Description of the task: Return every record below exactly as written.

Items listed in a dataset
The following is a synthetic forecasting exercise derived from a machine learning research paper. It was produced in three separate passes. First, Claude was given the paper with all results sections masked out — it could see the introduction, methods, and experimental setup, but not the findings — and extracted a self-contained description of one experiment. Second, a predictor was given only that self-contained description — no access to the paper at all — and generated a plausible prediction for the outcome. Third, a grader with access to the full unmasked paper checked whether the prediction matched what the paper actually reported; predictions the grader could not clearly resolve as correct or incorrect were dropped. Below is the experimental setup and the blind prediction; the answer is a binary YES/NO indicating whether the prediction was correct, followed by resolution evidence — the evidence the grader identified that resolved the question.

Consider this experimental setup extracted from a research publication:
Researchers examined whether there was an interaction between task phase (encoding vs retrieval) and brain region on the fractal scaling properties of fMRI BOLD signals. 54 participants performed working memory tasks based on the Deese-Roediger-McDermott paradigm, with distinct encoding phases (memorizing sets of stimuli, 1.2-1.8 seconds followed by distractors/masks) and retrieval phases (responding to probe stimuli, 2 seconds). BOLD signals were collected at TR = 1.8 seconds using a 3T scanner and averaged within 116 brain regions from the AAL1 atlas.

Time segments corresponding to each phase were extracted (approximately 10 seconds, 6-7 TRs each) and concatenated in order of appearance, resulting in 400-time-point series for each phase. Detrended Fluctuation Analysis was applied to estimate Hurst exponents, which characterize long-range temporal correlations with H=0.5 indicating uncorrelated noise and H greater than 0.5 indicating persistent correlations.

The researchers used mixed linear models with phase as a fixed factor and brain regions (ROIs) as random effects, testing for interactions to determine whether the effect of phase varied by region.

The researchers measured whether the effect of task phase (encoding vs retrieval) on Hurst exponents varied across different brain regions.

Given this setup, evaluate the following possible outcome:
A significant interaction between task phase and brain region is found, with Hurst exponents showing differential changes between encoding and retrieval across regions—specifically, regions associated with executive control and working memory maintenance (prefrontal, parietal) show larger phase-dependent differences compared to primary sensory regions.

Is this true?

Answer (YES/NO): NO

Solution:
The following is a synthetic forecasting exercise derived from a machine learning research paper. It was produced in three separate passes. First, Claude was given the paper with all results sections masked out — it could see the introduction, methods, and experimental setup, but not the findings — and extracted a self-contained description of one experiment. Second, a predictor was given only that self-contained description — no access to the paper at all — and generated a plausible prediction for the outcome. Third, a grader with access to the full unmasked paper checked whether the prediction matched what the paper actually reported; predictions the grader could not clearly resolve as correct or incorrect were dropped. Below is the experimental setup and the blind prediction; the answer is a binary YES/NO indicating whether the prediction was correct, followed by resolution evidence — the evidence the grader identified that resolved the question.

Consider this experimental setup extracted from a research publication:
Researchers examined whether there was an interaction between task phase (encoding vs retrieval) and brain region on the fractal scaling properties of fMRI BOLD signals. 54 participants performed working memory tasks based on the Deese-Roediger-McDermott paradigm, with distinct encoding phases (memorizing sets of stimuli, 1.2-1.8 seconds followed by distractors/masks) and retrieval phases (responding to probe stimuli, 2 seconds). BOLD signals were collected at TR = 1.8 seconds using a 3T scanner and averaged within 116 brain regions from the AAL1 atlas.

Time segments corresponding to each phase were extracted (approximately 10 seconds, 6-7 TRs each) and concatenated in order of appearance, resulting in 400-time-point series for each phase. Detrended Fluctuation Analysis was applied to estimate Hurst exponents, which characterize long-range temporal correlations with H=0.5 indicating uncorrelated noise and H greater than 0.5 indicating persistent correlations.

The researchers used mixed linear models with phase as a fixed factor and brain regions (ROIs) as random effects, testing for interactions to determine whether the effect of phase varied by region.

The researchers measured whether the effect of task phase (encoding vs retrieval) on Hurst exponents varied across different brain regions.

Given this setup, evaluate the following possible outcome:
A significant interaction between task phase and brain region is found, with Hurst exponents showing differential changes between encoding and retrieval across regions—specifically, regions associated with executive control and working memory maintenance (prefrontal, parietal) show larger phase-dependent differences compared to primary sensory regions.

Is this true?

Answer (YES/NO): NO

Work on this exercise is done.